--- AIM ---
Copy out the full listing below word for word, keeping every line in its original order.
=====
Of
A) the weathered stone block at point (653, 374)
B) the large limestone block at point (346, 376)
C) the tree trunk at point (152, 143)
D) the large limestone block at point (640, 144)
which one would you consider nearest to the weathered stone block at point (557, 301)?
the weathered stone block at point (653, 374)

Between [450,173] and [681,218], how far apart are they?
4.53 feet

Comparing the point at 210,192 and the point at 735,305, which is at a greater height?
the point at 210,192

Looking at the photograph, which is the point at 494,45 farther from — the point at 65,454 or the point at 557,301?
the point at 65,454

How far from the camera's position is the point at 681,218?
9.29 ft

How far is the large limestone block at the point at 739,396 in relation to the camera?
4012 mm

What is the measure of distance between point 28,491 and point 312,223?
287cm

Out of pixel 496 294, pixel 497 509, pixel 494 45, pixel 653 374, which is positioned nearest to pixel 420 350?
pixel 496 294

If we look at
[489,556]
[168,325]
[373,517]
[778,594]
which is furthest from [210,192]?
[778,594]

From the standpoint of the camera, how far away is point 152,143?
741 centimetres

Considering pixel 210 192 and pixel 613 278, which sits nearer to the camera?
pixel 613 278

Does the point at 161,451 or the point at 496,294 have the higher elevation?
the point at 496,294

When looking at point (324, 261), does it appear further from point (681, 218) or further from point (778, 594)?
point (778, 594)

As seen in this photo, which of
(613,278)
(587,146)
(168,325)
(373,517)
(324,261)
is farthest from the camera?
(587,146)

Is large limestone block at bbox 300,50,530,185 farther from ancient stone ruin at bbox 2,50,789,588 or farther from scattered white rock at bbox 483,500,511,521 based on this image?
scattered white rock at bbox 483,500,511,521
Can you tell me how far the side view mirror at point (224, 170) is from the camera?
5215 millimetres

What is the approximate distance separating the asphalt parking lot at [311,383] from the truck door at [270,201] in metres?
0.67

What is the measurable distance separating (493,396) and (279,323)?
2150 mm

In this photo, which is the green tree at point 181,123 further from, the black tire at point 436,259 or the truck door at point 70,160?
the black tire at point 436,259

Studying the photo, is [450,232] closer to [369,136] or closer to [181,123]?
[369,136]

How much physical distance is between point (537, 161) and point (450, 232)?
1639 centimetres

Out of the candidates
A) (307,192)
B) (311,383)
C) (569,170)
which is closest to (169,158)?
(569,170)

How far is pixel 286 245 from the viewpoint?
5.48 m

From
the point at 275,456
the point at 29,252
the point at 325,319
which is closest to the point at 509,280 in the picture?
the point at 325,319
=====
--- RESPONSE TO THIS EXERCISE ---
Of
A) the weathered stone block at point (653, 374)
B) the large limestone block at point (346, 376)
C) the tree trunk at point (152, 143)
D) the large limestone block at point (640, 144)
which one would you consider nearest to the weathered stone block at point (557, 301)?
the weathered stone block at point (653, 374)

Between [450,173] and [681,218], how far apart are they?
4.53 feet

Comparing the point at 210,192 and the point at 735,305, which is at a greater height?
the point at 210,192

Looking at the photograph, which is the point at 494,45 farther from — the point at 65,454 or the point at 557,301?
the point at 65,454

How far from the camera's position is the point at 681,218?
9.29 ft

How far is the large limestone block at the point at 739,396 in relation to the camera?
4012 mm

What is the measure of distance between point 28,491 and point 312,223?
287cm

Out of pixel 496 294, pixel 497 509, pixel 494 45, pixel 653 374, which is positioned nearest to pixel 420 350?
pixel 496 294

If we look at
[489,556]
[168,325]
[373,517]
[778,594]
which is furthest from [210,192]?
[778,594]

From the standpoint of the camera, how far away is point 152,143?
741 centimetres

Considering pixel 210 192 and pixel 613 278, which sits nearer to the camera?
pixel 613 278

Does the point at 161,451 or the point at 496,294 have the higher elevation?
the point at 496,294

When looking at point (324, 261), does it appear further from point (681, 218) or further from point (778, 594)?
point (778, 594)

As seen in this photo, which of
(613,278)
(587,146)
(168,325)
(373,517)
(324,261)
is farthest from the camera?
(587,146)

Is large limestone block at bbox 300,50,530,185 farther from ancient stone ruin at bbox 2,50,789,588 or farther from scattered white rock at bbox 483,500,511,521 based on this image?
scattered white rock at bbox 483,500,511,521
Can you tell me how far the side view mirror at point (224, 170) is from the camera?
5215 millimetres

What is the approximate distance separating the asphalt parking lot at [311,383] from the truck door at [270,201] in metres?
0.67

What is the measurable distance separating (493,396) and (279,323)?
2150 mm

In this photo, which is the green tree at point 181,123 further from, the black tire at point 436,259 or the truck door at point 70,160?
the black tire at point 436,259

Studying the photo, is [450,232] closer to [369,136] or closer to [181,123]?
[369,136]

How much physical distance is between point (537, 161) and point (450, 232)?
1639 centimetres

Out of the candidates
A) (307,192)
B) (311,383)
C) (569,170)
which is closest to (169,158)?
(569,170)

How far is pixel 286 245 from the viewpoint?
5.48 m

From
the point at 275,456
the point at 29,252
the point at 325,319
which is closest to the point at 509,280 in the picture?
the point at 325,319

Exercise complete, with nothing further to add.